REQUIREMENTS: Transcribe the entries that follow exactly as they appear, minus pictures.

SOURCE DATA:
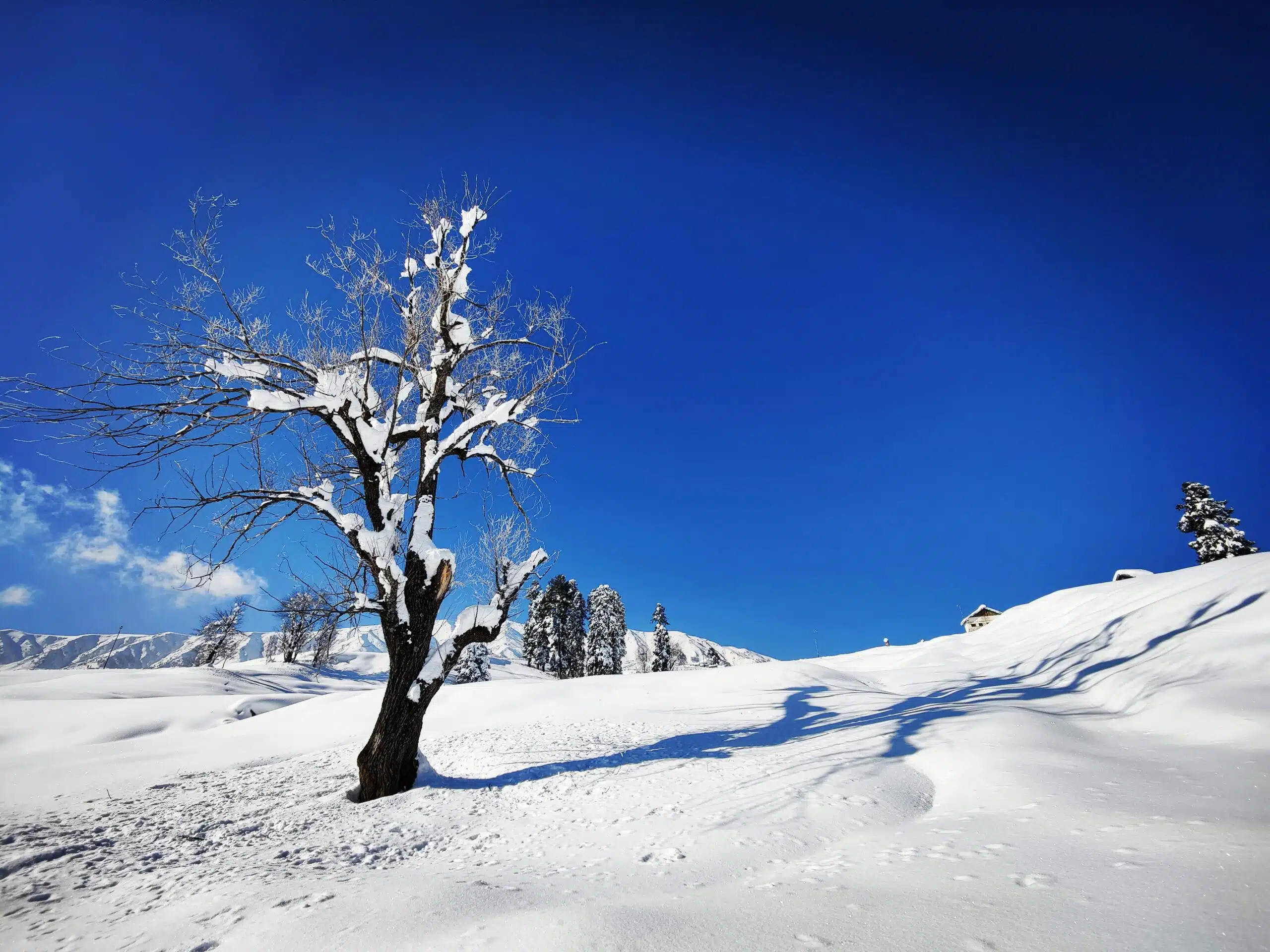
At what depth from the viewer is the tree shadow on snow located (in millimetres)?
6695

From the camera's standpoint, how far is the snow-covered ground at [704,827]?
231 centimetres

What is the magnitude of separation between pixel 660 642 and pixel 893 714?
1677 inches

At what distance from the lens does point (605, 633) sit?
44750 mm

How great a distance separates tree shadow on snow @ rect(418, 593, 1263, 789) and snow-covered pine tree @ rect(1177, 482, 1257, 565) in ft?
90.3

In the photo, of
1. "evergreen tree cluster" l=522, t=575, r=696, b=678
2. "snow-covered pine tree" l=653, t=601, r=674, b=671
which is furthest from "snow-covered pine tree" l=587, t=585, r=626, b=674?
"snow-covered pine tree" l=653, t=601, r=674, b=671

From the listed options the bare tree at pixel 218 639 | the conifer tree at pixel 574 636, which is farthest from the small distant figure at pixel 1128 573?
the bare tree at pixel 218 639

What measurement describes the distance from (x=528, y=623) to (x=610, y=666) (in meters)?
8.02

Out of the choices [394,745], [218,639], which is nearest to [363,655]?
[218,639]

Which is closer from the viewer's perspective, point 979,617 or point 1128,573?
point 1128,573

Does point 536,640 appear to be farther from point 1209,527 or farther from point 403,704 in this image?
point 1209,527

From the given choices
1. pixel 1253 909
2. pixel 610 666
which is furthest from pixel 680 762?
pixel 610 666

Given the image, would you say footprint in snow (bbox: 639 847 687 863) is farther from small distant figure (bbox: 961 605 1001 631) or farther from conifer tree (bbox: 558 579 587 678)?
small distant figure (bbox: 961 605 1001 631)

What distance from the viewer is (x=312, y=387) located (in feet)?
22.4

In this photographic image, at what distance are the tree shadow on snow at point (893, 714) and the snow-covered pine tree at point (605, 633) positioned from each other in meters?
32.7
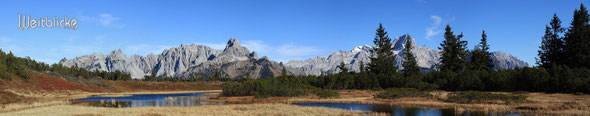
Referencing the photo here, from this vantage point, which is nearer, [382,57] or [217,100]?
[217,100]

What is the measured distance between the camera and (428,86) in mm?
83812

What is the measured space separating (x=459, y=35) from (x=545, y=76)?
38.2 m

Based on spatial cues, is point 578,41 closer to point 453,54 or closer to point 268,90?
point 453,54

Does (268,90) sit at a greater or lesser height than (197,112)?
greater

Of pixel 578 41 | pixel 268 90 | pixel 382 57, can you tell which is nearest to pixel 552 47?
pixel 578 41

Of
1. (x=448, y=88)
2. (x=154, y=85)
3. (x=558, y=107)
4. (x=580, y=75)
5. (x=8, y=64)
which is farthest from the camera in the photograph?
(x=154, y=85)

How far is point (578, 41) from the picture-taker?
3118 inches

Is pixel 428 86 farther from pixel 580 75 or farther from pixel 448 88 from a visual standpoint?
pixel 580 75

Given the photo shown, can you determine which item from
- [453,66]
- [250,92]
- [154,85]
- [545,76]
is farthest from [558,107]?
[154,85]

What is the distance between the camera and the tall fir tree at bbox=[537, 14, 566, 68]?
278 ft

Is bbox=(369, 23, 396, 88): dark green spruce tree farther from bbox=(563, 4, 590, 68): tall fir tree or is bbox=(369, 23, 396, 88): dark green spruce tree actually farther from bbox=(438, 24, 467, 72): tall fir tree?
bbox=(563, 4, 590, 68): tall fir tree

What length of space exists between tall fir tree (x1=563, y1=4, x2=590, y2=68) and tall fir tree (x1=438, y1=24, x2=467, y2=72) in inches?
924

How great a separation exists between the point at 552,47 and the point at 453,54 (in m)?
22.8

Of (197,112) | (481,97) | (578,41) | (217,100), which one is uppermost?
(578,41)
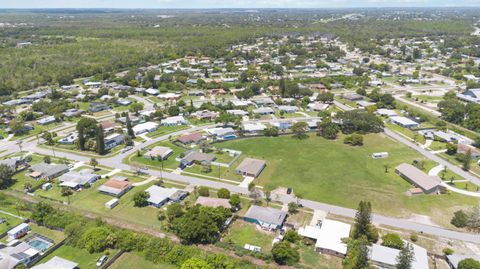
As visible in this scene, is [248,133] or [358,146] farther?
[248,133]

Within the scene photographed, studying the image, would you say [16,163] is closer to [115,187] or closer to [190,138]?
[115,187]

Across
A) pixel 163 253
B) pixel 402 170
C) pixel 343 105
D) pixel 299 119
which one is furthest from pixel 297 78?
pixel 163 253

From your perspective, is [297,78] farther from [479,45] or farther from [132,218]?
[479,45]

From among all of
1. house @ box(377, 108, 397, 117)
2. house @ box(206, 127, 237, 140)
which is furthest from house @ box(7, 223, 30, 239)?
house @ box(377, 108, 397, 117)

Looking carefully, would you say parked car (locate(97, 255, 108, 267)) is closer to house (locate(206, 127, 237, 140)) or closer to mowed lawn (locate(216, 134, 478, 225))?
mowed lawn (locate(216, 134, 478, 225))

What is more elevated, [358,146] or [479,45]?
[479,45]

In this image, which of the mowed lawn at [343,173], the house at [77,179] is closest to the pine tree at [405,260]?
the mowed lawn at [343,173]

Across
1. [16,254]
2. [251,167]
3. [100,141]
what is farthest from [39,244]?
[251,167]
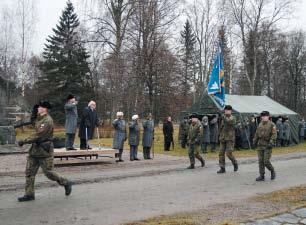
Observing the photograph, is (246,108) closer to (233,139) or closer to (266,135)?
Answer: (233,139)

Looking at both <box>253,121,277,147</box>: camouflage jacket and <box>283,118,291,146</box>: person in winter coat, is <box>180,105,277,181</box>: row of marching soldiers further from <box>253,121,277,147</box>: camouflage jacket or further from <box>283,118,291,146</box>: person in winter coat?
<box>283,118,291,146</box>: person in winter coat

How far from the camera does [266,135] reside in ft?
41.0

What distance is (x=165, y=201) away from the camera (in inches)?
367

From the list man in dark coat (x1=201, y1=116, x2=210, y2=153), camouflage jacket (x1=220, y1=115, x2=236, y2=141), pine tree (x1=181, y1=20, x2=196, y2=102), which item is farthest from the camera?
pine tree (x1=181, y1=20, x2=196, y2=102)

EXERCISE ANSWER:
At what depth from the viewer is the tree shadow on snow located (in millimetres)?
6695

From the camera's standpoint, how far is the snow-covered ground at [704,827]?
231 centimetres

What is the magnitude of separation between pixel 660 642 and pixel 893 714?
1677 inches

At what distance from the lens does point (605, 633) sit?
44750 mm

How great a distance separates tree shadow on snow @ rect(418, 593, 1263, 789) and snow-covered pine tree @ rect(1177, 482, 1257, 565) in ft?
90.3

In the photo, of
1. "evergreen tree cluster" l=522, t=575, r=696, b=678
2. "snow-covered pine tree" l=653, t=601, r=674, b=671
which is furthest from "snow-covered pine tree" l=587, t=585, r=626, b=674?
"snow-covered pine tree" l=653, t=601, r=674, b=671

From the listed options the bare tree at pixel 218 639 | the conifer tree at pixel 574 636, which is farthest from the small distant figure at pixel 1128 573?
the bare tree at pixel 218 639

What measurement describes the distance from (x=528, y=623) to (x=610, y=666) (in meters)?
8.02

Out of the choices [394,745], [218,639], which is nearest to [363,655]?
[218,639]

Which is closer from the viewer's perspective, point 979,617 or point 1128,573?
point 1128,573

Does point 536,640 appear to be farther from point 1209,527 or farther from point 403,704 in this image?
point 1209,527

From the given choices
1. pixel 1253 909
2. pixel 610 666
which is furthest from pixel 680 762?
pixel 610 666

Given the image, would you say footprint in snow (bbox: 639 847 687 863) is farther from small distant figure (bbox: 961 605 1001 631) or farther from conifer tree (bbox: 558 579 587 678)?
small distant figure (bbox: 961 605 1001 631)

What distance from the viewer is (x=312, y=387) located (in feet)?
22.4

In this photographic image, at what distance are the tree shadow on snow at point (893, 714) and the snow-covered pine tree at point (605, 633) positioned from each other in meters?
32.7
Referencing the photo here, from this vantage point, which is nearer, [382,57] or [217,100]?
[217,100]

What is the measured distance between the camera and (428,86) in mm?
83812

What is the measured space separating (x=459, y=35) from (x=545, y=76)?
38.2 m

Based on spatial cues, is point 578,41 closer to point 453,54 or closer to point 268,90?
point 453,54

Does (268,90) sit at a greater or lesser height than (197,112)?
greater

Of pixel 578 41 | pixel 268 90 | pixel 382 57, can you tell which is nearest to pixel 552 47?
pixel 578 41

Of
1. (x=448, y=88)
2. (x=154, y=85)
3. (x=558, y=107)
4. (x=580, y=75)
5. (x=8, y=64)
which is farthest from the camera in the photograph?
(x=154, y=85)

How far is point (578, 41) from the picture-taker?
3118 inches

Is pixel 428 86 farther from pixel 580 75 or farther from pixel 448 88 from a visual standpoint?
pixel 580 75

Given the photo shown, can you determine which item from
- [453,66]
- [250,92]
- [154,85]
- [545,76]
is farthest from [558,107]?
[154,85]

What is the distance between the camera and the tall fir tree at bbox=[537, 14, 566, 68]?
278 ft

Is bbox=(369, 23, 396, 88): dark green spruce tree farther from bbox=(563, 4, 590, 68): tall fir tree or is bbox=(369, 23, 396, 88): dark green spruce tree actually farther from bbox=(438, 24, 467, 72): tall fir tree?
bbox=(563, 4, 590, 68): tall fir tree

What length of space exists between tall fir tree (x1=563, y1=4, x2=590, y2=68) and tall fir tree (x1=438, y1=24, x2=467, y2=72) in inches?
924

How great a separation exists between the point at 552,47 and the point at 453,54 (in m)?
22.8

Of (197,112) | (481,97) | (578,41) | (217,100), which one is uppermost?
(578,41)
As visible in this scene, is [248,133] or [358,146] farther?
[248,133]

Within the scene photographed, studying the image, would you say [16,163] is closer to [115,187] or closer to [190,138]?
[115,187]

Across
A) pixel 163 253
B) pixel 402 170
C) pixel 343 105
D) pixel 299 119
which one is furthest from pixel 297 78?
pixel 163 253

From your perspective, is [297,78] farther from [479,45] or farther from [132,218]?
[479,45]

From among all of
1. house @ box(377, 108, 397, 117)
2. house @ box(206, 127, 237, 140)
which is furthest from house @ box(7, 223, 30, 239)?
house @ box(377, 108, 397, 117)

Looking carefully, would you say parked car (locate(97, 255, 108, 267)) is closer to house (locate(206, 127, 237, 140)) or closer to mowed lawn (locate(216, 134, 478, 225))?
mowed lawn (locate(216, 134, 478, 225))

What is more elevated, [358,146] or [479,45]?
[479,45]

In this image, which of the mowed lawn at [343,173], the house at [77,179] is closest to the pine tree at [405,260]?
the mowed lawn at [343,173]

Across
1. [16,254]
2. [251,167]
3. [100,141]
what is farthest from [39,244]?
[251,167]
Observing the photograph, is (246,108) closer to (233,139) or closer to (266,135)?
Answer: (233,139)

Looking at both <box>253,121,277,147</box>: camouflage jacket and <box>283,118,291,146</box>: person in winter coat, is <box>180,105,277,181</box>: row of marching soldiers further from <box>253,121,277,147</box>: camouflage jacket or further from <box>283,118,291,146</box>: person in winter coat?
<box>283,118,291,146</box>: person in winter coat

How far from the camera does [266,135] reside in ft?
41.0

What distance is (x=165, y=201) away from the camera (in inches)?
367

From the list man in dark coat (x1=201, y1=116, x2=210, y2=153), camouflage jacket (x1=220, y1=115, x2=236, y2=141), pine tree (x1=181, y1=20, x2=196, y2=102), which item is farthest from the camera?
pine tree (x1=181, y1=20, x2=196, y2=102)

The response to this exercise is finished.